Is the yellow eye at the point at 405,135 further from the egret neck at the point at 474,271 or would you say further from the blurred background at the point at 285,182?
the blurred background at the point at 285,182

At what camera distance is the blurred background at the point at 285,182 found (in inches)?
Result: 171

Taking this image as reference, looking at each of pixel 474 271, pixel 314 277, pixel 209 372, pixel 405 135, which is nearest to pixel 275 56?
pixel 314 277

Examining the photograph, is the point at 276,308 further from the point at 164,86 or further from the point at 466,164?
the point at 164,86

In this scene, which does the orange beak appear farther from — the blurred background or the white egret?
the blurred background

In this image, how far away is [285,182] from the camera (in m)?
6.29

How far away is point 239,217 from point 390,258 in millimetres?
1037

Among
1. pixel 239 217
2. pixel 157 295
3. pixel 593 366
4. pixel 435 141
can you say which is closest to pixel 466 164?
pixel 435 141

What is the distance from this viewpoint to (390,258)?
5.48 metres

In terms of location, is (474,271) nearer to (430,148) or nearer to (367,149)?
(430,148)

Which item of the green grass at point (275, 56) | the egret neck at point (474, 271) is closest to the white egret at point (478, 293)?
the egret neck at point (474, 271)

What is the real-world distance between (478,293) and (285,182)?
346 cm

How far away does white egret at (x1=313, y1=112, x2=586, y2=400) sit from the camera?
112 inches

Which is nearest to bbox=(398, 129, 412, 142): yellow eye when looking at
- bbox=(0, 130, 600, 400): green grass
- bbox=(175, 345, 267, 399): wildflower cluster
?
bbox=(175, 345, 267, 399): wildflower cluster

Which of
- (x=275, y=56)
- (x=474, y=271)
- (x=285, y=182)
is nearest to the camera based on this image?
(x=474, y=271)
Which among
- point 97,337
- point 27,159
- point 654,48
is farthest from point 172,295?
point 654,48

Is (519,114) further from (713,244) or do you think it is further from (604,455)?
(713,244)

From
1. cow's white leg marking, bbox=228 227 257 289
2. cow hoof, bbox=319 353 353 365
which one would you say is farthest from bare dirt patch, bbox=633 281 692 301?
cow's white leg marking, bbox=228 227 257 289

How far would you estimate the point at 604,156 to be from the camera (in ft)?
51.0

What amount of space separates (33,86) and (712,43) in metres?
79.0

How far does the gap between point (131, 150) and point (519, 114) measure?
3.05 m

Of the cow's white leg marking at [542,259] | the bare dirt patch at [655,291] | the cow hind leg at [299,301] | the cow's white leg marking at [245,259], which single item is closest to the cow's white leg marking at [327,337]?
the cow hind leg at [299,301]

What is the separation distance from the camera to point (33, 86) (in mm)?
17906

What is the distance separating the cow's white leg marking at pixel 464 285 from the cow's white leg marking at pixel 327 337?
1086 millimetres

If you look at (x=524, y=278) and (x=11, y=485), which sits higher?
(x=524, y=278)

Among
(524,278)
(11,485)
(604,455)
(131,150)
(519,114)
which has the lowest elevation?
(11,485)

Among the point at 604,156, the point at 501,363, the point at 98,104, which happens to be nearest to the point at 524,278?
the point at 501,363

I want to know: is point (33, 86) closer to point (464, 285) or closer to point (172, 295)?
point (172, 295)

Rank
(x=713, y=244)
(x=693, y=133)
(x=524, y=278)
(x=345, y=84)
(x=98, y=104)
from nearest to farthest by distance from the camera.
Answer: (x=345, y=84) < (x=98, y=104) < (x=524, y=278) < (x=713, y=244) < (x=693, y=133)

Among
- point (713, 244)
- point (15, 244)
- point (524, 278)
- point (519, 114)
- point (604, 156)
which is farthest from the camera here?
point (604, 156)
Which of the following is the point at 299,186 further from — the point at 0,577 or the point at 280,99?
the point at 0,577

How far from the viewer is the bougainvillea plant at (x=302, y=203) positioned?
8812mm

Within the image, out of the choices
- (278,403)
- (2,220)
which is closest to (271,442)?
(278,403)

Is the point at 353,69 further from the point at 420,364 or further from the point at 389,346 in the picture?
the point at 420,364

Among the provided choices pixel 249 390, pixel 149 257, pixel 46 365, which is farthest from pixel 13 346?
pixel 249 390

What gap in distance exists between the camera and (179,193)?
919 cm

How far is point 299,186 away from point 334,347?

▬▬▬

Revise all of the lines above, replacing each occurrence of "white egret" with "white heron" and leaving everything else untouched.

■ **The answer**
Is the yellow eye at the point at 405,135 further from the egret neck at the point at 474,271 or would you say further from the blurred background at the point at 285,182?
the blurred background at the point at 285,182

At what camera distance is the blurred background at the point at 285,182 found (in inches)?
Result: 171

Taking this image as reference, looking at each of pixel 474 271, pixel 314 277, pixel 209 372, pixel 405 135, which is nearest to pixel 275 56?
pixel 314 277

Examining the photograph, is the point at 276,308 further from the point at 164,86 or further from the point at 466,164?
the point at 164,86

In this scene, which does the orange beak appear farther from — the blurred background or the white heron?
the blurred background

In this image, how far away is [285,182] from the camera (in m)?
6.29

How far away is point 239,217 from point 390,258 in millimetres?
1037

Among
1. pixel 239 217
2. pixel 157 295
3. pixel 593 366
4. pixel 435 141
can you say which is closest to pixel 466 164?
pixel 435 141

What is the distance from this viewpoint to (390,258)?
5.48 metres

In terms of location, is (474,271) nearer to (430,148) or nearer to (367,149)?
(430,148)

Which item of the green grass at point (275, 56) | the egret neck at point (474, 271) is closest to the white heron at point (478, 293)?
the egret neck at point (474, 271)

What is the real-world distance between (478,293) and (285,182)?
346 cm

How far away does white heron at (x1=313, y1=112, x2=586, y2=400) sit from the camera?
112 inches

Which is nearest to bbox=(398, 129, 412, 142): yellow eye when looking at
- bbox=(0, 130, 600, 400): green grass
- bbox=(175, 345, 267, 399): wildflower cluster
?
bbox=(175, 345, 267, 399): wildflower cluster

Which of
- (x=275, y=56)
- (x=474, y=271)
- (x=285, y=182)
is nearest to the camera based on this image?
(x=474, y=271)
Which among
- point 97,337
- point 27,159
- point 654,48
is farthest from point 172,295?
point 654,48

Is (519,114) further from (713,244) or do you think it is further from (604,455)?
(713,244)

From
1. cow's white leg marking, bbox=228 227 257 289
2. cow hoof, bbox=319 353 353 365
which one would you say is farthest from bare dirt patch, bbox=633 281 692 301?
cow's white leg marking, bbox=228 227 257 289

How far would you estimate the point at 604,156 to be from the camera (in ft)?
51.0

What amount of space separates (33,86) and (712,43) in metres?
79.0

How far does the gap between point (131, 150) and point (519, 114) measure?
3.05 m

Of the cow's white leg marking at [542,259] | the bare dirt patch at [655,291] | the cow hind leg at [299,301] | the cow's white leg marking at [245,259], which single item is closest to the cow's white leg marking at [327,337]?
the cow hind leg at [299,301]

What is the separation distance from the camera to point (33, 86) (in mm)?
17906

What is the distance separating the cow's white leg marking at pixel 464 285 from the cow's white leg marking at pixel 327 337?
1086 millimetres

If you look at (x=524, y=278) and (x=11, y=485), which sits higher?
(x=524, y=278)

Among
(524,278)
(11,485)
(604,455)
(131,150)
(519,114)
which has the lowest elevation?
(11,485)

Among the point at 604,156, the point at 501,363, the point at 98,104, which happens to be nearest to the point at 524,278?
the point at 501,363

I want to know: is point (33, 86) closer to point (464, 285) or closer to point (172, 295)?
point (172, 295)

Rank
(x=713, y=244)
(x=693, y=133)
(x=524, y=278)
(x=345, y=84)
(x=98, y=104)
from nearest to farthest by distance from the camera.
Answer: (x=345, y=84) < (x=98, y=104) < (x=524, y=278) < (x=713, y=244) < (x=693, y=133)

Among
- point (713, 244)
- point (15, 244)
- point (524, 278)
- point (519, 114)
- point (604, 156)
which is farthest from the camera here?
point (604, 156)
Which of the following is the point at 299,186 further from — the point at 0,577 or the point at 280,99?
the point at 0,577

How far from the viewer is the bougainvillea plant at (x=302, y=203) positioned?
8812mm

Within the image, out of the choices
- (278,403)
- (2,220)
which is closest to (271,442)?
(278,403)

Is the point at 353,69 further from the point at 420,364 or further from the point at 389,346 in the picture?
the point at 420,364

Among the provided choices pixel 249 390, pixel 149 257, pixel 46 365, which is farthest from pixel 13 346?
pixel 249 390

What gap in distance exists between the camera and (179,193)?
919 cm

How far is point 299,186 away from point 334,347?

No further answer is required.